# Fliegenfischen im südlichen Österreich



## zanderfan23 (16. Januar 2010)

Hallo!#h
Wie ich soeben erfahren habe, fahr ich kommende Sommerferien doch nicht nach Wales sondern nach Österreich. Da mir meine Eltern überlassen haben, wo wir nach Österreich fahren (soll nur im südlichen Österreich sein) möchte ich wissen, wo ich am Besten auf Saiblinge, Refo's und Bachforellen Fliegenfischen kann. Ich bevorzuge es an Fließgewässern zu fischen und die Tageskarte sollte nicht teurer als 15€ sein. Kann mir jemand weiterhelfen? #c
Vielen Dank schon mal und viele Grüße,
zanderfan23 |supergri


----------



## Lenzibald (16. Januar 2010)

*AW: Fliegenfischen im südlichen Österreich*

Servus. Schau mal auf www.anglerinfo.at da findest sicher was.
Der Preis mit der 15€ wird schwierieg sein fürn Fliegenwasser, die bewegen sich eher 50€ aufwärts.
MfG
Lenzi


----------



## zanderfan23 (18. Januar 2010)

*AW: Fliegenfischen im südlichen Österreich*

Dank dir!


----------



## cwi (22. Januar 2010)

*AW: Fliegenfischen im südlichen Österreich*

schau mal hier:
Fischradar.com/suchen/angeln_in_oesterreich/fliegenfischen/


----------



## WEISHEITSGRANATE (30. Januar 2010)

*AW: Fliegenfischen im südlichen Österreich*

In osttirol gibt es wirklich gute Bäche :m:m


----------



## Lenzibald (30. Januar 2010)

*AW: Fliegenfischen im südlichen Österreich*

Servus. Leute schauts mal genau Tageskarte sollte nicht über 15€ kosten. Wo bitte gibts in Österreich ein vernünftiges Fliegenwasser um den Preis. Ich kenne keines.
MfG
Lenzi


----------



## WEISHEITSGRANATE (30. Januar 2010)

*AW: Fliegenfischen im südlichen Österreich*

Tageskate in Osttirol ca 40 €


----------



## michi0212 (30. Januar 2010)

*AW: Fliegenfischen im südlichen Österreich*

http://www.bad-eisenkappel.info/391-0-fliegenfischen.html

Schau mal da rein ! Das ist in Kärnten. Schöne Gegend. Super Fischen. Aber eine Karte um € 15,- ist nicht drinnen.


----------



## Celtic-hero (5. Februar 2010)

*AW: Fliegenfischen im südlichen Österreich*



WEISHEITSGRANATE schrieb:


> Tageskate in Osttirol ca 40 €




Für eine Tageskarte ?? ganz sicher ? Dann fahre ich doch woanders hin ...


----------



## haubentaucher85 (5. Februar 2010)

*AW: Fliegenfischen im südlichen Österreich*

hi zanderfan, falls du noch nichts gebucht hast, kann ich dir meinen heimatbezirk, leibnitz in der südsteiermark wärmstens empfehlen! bin selbst zwar kein fliegenfischer, aber die reviere sulm1, sulm3 (oberer revierteil) und evtl lasnitz dürften für deine zwecke genau passen. vorallem im revier sulm1 erwartet dich ein naturnaher, kleinerer fluss mit meines wissens nach guten salmoniedenbeständen. die gegend bietet außerdem genügend bade und wandermöglichkeiten sowie ggf auch kulturelles program. 

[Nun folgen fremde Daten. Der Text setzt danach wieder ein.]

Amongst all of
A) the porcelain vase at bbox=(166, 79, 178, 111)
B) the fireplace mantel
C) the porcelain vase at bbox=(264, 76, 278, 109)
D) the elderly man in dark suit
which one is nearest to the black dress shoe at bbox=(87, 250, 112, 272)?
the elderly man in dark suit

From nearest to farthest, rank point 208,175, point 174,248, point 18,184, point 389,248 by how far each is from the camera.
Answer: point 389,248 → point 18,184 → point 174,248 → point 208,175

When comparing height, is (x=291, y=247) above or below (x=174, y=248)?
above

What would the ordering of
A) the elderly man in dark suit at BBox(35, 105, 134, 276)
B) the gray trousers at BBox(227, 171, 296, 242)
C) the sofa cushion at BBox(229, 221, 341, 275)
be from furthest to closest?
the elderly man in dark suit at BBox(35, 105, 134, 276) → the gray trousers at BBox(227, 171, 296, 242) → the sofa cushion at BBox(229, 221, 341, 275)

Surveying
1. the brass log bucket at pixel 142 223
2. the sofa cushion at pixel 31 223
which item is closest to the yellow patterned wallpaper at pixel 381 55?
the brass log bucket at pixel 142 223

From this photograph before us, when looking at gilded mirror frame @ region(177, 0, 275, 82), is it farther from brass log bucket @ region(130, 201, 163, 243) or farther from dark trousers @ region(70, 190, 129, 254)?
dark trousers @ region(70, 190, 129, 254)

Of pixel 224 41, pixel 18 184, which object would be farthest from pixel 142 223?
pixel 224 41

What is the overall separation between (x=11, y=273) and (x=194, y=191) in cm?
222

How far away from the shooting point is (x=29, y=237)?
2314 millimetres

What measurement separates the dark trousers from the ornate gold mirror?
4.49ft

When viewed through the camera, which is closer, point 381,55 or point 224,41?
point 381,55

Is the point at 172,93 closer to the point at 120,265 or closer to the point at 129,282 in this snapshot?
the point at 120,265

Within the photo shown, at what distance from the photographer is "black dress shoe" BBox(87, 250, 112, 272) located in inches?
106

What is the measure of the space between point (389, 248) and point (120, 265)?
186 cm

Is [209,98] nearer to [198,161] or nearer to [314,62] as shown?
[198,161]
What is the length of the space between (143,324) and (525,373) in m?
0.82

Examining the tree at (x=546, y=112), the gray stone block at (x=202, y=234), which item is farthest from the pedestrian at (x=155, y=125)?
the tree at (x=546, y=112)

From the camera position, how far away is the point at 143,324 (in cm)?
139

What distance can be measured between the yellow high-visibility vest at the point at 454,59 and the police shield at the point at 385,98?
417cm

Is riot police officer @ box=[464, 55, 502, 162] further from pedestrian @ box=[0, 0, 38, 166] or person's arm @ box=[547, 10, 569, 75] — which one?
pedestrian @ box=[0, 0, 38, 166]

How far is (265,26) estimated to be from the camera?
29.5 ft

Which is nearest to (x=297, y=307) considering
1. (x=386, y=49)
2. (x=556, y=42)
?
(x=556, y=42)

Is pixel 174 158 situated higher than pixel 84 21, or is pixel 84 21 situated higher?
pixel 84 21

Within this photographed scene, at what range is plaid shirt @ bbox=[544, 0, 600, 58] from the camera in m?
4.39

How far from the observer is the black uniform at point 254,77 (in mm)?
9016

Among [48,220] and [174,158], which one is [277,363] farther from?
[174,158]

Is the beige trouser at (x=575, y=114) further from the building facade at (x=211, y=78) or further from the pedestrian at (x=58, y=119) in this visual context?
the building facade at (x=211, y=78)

tageskarten kosten 25, wochenkarten 75 euro. nähere infos gibts auf der homepage vom fischereiverein leibnitz (einfach googln)

grüsse aus wien, haubentaucher 85


----------



## WEISHEITSGRANATE (13. Februar 2010)

*AW: Fliegenfischen im südlichen Österreich*



Celtic-hero schrieb:


> Für eine Tageskarte ?? ganz sicher ? Dann fahre ich doch woanders hin ...




Steht auf na homeage von mem fiegenfischerverein.


----------